* Excerpted passage *
In the garden, I got more of the tilling done - over half the new garden expansion is tilled up now. It's slow going - I have so many rocks, roots, old chunks of wood, etc and I'm doing it all with a little Mantis electric tiller. I'm trying to till in more alfalfa stems and animal bedding as I go, as the soil is so sandy and thin - it really needs some vegetable matter. I'm hoping to finally get the corn, oats and wheat planted in the new ground this week. I also picked up a whole load of cardboard at the recycling place on my way home from work Sunday morning, so I need to get out and put that down on all the garden paths. I have an old tomato cage that I'm cutting up into garden staples to hold the cardboard in place over the layers of old animal bedding and wet newspaper. That should give me some layers to cool the soil and hold in moisture while it also makes the soil more fertile. It'll also save me some mulch for the areas that really need it. In some of the garden, I'm not tilling at all, just covering the grass and weeds with the newspapers and cardboard, and cutting through it all in an x to plant the plants I want there - mostly tomatoes, the pole beans at the base of the bean teepees, and flowers to grow throughout the garden. Too bad I can't do that for the rest - but for the wheat and oats, I need to get the grass removed and the soil more enriched. I also made up some manure tea and applied it to the rhubarb - it is looking spindly this year. I need to divide it as well, but have plenty for my own use - I need to find someone that would like the extra crowns.

Today I am planting more cole crop starts in my seed trays. I have seeded some directly and am starting some in flats to see which do better. I'm also going to tackle dd's pit, er, room, and do more tilling in the garden. I've been out to do chores today, but didn't get much else done. Took an extra nap (extra tired today for some reason), and need to give myself a good kick in the bum to get outside and busy.

Gotta say, I'm sure enjoying having my water system working again. I still have more iron in the water than I remember from when we first moved in and the filter system was working right, but I think some of that is just in the lines and needs to flush out over time. It's so nice to be able to clean the iron out of the sink and not have the rust stains right back the next day (or hour). Haven't received the bill for it yet...not looking forward to that. With not getting as many hours at work, it's becoming a real struggle to maintain the same standard of living (and I don't live high on the hog to start with). Gonna need to get some pictures taken of some of the stuff I don't need and post them for sale on 2good2toss or craig's list and I need to list more homesteading equipment here on the barter board - I need the money!

Well, that's the news from here recently....what are the rest of you all up to?


----------



## pinemead (Jan 18, 2003)

Manygoatsnmore, I'm exhausted now from just reading your post. 

Congrats, Ninn.


----------



## manygoatsnmore (Feb 12, 2005)

pinemead said:


> Manygoatsnmore, I'm exhausted now from just reading your post.




Maybe that's why I needed a nap today, lol!


----------



## lickcreek (Apr 7, 2006)

Spatial reasoning records
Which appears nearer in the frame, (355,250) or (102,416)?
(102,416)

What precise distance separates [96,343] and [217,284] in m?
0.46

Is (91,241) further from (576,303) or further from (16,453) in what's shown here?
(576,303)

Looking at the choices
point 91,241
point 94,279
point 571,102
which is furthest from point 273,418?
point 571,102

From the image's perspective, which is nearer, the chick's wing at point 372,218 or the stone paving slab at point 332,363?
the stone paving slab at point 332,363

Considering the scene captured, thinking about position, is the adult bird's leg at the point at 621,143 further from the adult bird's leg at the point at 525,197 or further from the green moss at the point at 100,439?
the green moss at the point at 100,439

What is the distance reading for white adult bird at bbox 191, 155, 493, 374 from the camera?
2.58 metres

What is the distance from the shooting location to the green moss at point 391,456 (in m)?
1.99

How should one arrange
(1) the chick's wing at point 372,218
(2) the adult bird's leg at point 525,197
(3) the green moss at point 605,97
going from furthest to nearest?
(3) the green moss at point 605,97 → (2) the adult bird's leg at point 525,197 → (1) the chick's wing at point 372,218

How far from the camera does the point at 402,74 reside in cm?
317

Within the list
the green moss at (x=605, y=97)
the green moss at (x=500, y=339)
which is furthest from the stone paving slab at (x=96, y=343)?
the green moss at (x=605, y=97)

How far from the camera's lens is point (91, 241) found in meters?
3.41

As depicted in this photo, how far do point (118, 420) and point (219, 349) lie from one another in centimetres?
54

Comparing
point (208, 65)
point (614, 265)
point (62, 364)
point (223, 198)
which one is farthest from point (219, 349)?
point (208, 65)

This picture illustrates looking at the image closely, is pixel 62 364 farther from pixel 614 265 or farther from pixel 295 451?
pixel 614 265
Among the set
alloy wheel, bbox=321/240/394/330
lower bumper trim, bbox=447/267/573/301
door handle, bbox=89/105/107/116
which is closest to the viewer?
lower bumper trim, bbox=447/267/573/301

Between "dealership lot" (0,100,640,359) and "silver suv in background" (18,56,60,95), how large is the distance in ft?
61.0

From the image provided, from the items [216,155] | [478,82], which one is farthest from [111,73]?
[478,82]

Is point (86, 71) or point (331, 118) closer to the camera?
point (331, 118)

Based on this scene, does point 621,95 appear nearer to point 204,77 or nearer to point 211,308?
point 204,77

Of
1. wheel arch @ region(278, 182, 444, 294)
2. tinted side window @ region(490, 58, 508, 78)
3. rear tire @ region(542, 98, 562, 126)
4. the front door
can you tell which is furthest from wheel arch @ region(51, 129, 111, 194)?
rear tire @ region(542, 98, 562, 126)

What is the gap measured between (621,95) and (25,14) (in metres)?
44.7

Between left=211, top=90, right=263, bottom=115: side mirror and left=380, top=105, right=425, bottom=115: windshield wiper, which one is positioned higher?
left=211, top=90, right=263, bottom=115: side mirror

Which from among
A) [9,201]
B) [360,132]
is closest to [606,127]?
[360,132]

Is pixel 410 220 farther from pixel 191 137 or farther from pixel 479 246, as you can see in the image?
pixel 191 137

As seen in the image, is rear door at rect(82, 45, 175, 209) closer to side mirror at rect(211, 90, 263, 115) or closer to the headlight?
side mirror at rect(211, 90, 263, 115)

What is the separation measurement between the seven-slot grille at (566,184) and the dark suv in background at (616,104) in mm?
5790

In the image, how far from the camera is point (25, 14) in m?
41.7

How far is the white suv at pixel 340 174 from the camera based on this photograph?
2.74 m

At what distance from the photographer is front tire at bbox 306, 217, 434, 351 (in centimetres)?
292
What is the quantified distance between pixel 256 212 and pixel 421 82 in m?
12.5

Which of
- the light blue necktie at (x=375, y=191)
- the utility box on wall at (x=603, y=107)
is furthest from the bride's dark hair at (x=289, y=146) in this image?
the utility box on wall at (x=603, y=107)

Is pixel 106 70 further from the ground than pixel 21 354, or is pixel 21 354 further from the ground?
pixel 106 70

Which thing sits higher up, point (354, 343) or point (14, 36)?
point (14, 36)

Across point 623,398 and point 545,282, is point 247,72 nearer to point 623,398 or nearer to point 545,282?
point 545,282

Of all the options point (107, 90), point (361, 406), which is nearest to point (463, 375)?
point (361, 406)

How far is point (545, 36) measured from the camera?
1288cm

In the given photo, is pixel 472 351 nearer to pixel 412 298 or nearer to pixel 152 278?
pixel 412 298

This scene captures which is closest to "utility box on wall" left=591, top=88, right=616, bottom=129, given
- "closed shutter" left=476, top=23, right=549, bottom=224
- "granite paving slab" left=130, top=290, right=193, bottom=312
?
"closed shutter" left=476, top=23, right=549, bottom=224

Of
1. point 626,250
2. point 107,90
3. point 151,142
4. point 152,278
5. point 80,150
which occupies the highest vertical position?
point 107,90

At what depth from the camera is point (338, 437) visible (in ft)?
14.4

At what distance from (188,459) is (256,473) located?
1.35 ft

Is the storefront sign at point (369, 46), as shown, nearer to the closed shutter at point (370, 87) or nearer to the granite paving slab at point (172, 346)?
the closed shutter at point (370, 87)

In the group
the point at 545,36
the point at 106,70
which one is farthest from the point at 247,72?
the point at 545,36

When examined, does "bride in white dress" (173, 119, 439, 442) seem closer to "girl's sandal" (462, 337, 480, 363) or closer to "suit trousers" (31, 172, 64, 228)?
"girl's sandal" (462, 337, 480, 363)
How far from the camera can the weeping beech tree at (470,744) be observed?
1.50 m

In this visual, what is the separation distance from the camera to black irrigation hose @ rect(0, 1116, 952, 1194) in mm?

* Given exercise A *
In the homestead forum thread, what is the old tomato cage being cut up into?
* Given exercise B *
Pick up the homestead forum thread from its last line and write the post that follows it.

* Written response A *
Garden staples to hold the cardboard in place.

* Written response B *
Manygoatsnmore ~ You DESERVE that nap! Wish I could post a list of accomplishments like that!

Murron ~ Any luck getting your vacuuming and dusting? I must report, that mine didn't get touched again this weekend. Bad me!

Ninn ~ Sounds like your family "air" is finally "clearing". I'm so happy for you!! Sounds like you really have some great kids!

Pinemead ~ Don't feel bad about "crashing" after the farmers market. I'll bet you worked more than hard enough there! And if you took a 3 hour nap, I'm betting you needed it!

Sometimes I think we spend so much time trying to get everything done, or at least figuring out how to get it all done, that we wear ourselved down to the point that we can't get anything done. Maybe that's not possible, but that's my story and I'm sticking to it!!

This past weekend I again got some outside stuff done, but not much in the grand scheme of things. I got several of the small trees cut down that I wanted out, and cleaned up around the grapes and got them about 3/4 mulched. (Using grass clippings, can't afford more mulch, and I ran out for now). I cleaned up "around" the garden shed, and now have 2 large trash bags to haul off. Nothing to compare with what will be trashed once I get started on the inside again, but the yard looks better for it. I got the front porch cleared off, and the porch floor scrubbed. Still has some wayward junk on it that needs new homes, but it is definitely an improvement. I even had most of the laundry caught up, taking advantage of the clothesline on Saturday morning. 

Inside I caught up on bookwork and paid the bills that were due this weekend, laundry and dishes. That's it. It's pretty sad. I cringe when I see someone heading for my door. I hate how bad it's getting. I've really got to get motivated to do some work inside. The weather has been so pleasant outside it's hard to stay in. And it's easier to make the outside look good than it is the inside right now! 

Someone please, LOCK ME INSIDE and MAKE ME CLEAN!!!


----------



## OUVickie (Mar 8, 2003)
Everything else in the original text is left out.